A Paris, les chefs pâtissiers sortent de l’ombre

Fleur de cacao, tourbillon abricot, citron et basilic ou vacherin glacé chocolat coco: Paris se rue sur le sucré et les chefs pâtissiers sortent de l’ombre des maîtres du salés.

Sur 43 chefs présents pour la 5e édition du salon gastronomique Taste of Paris au Grand Palais qui donne un aperçu des tendances gastronomiques du moment dans la capitale française, 21 sont pâtissiers qui voient depuis peu leur nom mentionné dans les menus des grandes tables.

« On a voulu surfer sur cette vague-là. On vit dans un monde qui devient de plus en plus complexe: le fait de se ruer sur la pâtisserie, de s’en délecter, c’est toujours un moment agréable. Cela renvoie à l’enfance, à des moments de tendresse et de réconfort », explique à l’AFP Mathilde Dewilde, programmatrice du salon Taste of Paris qui se tient jusqu’au 12 mai.

Le sucre est proclamé l’ennemi numéro un pour la santé, mais cela ne décourage pas le public et les pâtissiers s’adaptent de leur côté en allégeant leurs recettes. « J’adore le salé, un peu moins le sucré. Je me suis dirigé vers le sucré, parce que j’ai souvent été déçu par certains gâteaux trop sucrés », raconte à l’AFP Maxime Frédéric, pâtissier du restaurant 3 étoiles George V qui présente un gâteau en forme de fleur à base de deux chocolats, « du Madagascar pour l’acidité et du Brésil pour le côté cacaoté ». 

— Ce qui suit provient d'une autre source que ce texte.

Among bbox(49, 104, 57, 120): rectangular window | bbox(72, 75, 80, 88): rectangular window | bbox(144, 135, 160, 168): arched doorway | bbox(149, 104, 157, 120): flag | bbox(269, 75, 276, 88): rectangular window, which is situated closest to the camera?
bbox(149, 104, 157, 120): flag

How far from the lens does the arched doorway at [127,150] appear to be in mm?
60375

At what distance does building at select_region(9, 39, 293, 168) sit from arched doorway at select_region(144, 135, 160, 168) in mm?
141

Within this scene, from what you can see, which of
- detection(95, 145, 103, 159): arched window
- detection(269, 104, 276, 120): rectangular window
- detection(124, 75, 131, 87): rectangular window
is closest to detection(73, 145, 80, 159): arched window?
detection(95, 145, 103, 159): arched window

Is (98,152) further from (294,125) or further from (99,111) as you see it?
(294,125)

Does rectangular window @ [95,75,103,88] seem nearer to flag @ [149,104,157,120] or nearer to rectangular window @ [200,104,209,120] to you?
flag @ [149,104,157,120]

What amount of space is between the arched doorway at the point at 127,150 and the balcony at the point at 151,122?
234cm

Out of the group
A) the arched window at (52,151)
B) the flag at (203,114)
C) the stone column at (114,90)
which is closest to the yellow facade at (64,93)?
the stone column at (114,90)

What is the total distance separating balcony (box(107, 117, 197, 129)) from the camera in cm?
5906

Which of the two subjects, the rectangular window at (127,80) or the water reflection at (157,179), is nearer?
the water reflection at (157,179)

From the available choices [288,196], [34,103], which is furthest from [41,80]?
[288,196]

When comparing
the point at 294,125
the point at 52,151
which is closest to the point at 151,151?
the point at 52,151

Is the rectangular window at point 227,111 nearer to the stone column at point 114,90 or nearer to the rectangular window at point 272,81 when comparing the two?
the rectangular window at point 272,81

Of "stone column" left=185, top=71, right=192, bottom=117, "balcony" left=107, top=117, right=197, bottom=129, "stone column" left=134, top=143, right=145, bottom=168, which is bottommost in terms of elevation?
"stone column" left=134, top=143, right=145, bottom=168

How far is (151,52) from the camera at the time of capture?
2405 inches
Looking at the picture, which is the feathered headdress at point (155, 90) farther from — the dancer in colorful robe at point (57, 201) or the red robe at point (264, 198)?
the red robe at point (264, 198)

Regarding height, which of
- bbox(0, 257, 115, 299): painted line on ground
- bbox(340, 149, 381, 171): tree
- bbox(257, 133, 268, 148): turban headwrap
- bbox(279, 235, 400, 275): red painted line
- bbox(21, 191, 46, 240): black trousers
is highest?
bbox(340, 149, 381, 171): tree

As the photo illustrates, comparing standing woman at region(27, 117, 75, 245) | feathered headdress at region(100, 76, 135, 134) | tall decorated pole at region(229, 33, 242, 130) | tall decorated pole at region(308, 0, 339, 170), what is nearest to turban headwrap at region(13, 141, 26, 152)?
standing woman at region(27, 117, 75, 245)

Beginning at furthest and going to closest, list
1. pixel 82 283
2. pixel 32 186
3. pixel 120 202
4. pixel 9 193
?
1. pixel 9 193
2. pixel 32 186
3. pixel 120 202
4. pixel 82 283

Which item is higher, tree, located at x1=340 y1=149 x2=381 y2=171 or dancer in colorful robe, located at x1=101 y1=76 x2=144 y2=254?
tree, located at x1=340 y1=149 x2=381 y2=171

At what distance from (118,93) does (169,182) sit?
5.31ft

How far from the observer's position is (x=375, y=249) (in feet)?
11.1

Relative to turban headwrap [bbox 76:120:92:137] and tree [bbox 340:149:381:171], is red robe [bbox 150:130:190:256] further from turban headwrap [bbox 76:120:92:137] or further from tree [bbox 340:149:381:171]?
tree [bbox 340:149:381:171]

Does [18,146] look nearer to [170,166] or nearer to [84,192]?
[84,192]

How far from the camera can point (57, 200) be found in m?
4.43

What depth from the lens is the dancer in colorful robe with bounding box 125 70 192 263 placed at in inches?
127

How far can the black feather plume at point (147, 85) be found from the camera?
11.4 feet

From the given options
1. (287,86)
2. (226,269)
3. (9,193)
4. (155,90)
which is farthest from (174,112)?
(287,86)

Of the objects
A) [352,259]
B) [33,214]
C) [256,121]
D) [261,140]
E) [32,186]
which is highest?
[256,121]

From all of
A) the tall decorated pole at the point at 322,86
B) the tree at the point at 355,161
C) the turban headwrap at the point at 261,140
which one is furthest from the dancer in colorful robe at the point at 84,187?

Selon lui, la cuisine 3 étoiles rime avec des desserts « très frais, assez légers », qu’on passe après des repas chargés de saveurs et d’émotion avec « un peu d’acidité, d’amertume pour que cela marque les esprits ». Pour ceci il utilise beaucoup les agrumes et le fromage blanc. Dans le même esprit Jean-Christophe Jeanson, chef pâtissier de la maison Le-nôtre, a élaboré « le choux qui prend des couleurs d’été et qui va être très citronné », un gâteau au café noisette autour du café Guatemala ou encore un nouveau sorbet citron, gingembre et menthe fraîche.

« On remet en cause nos recettes constamment, en ce moment c’est la chasse aux additifs, la baisse du sucre, la baisse du gras », explique-t-il à l’AFP. « Nous avons réduit de 33% le sucre dans la crème pâtissière. Graduellement bien sûr, sinon nos clients n’auraient pas compris ». « Depuis quelques années notre métier a la chance d’être mis en avant », se réjouit le pâtissier Yann Brys, détenteur du prestigieux titre du meilleur ouvrier de France.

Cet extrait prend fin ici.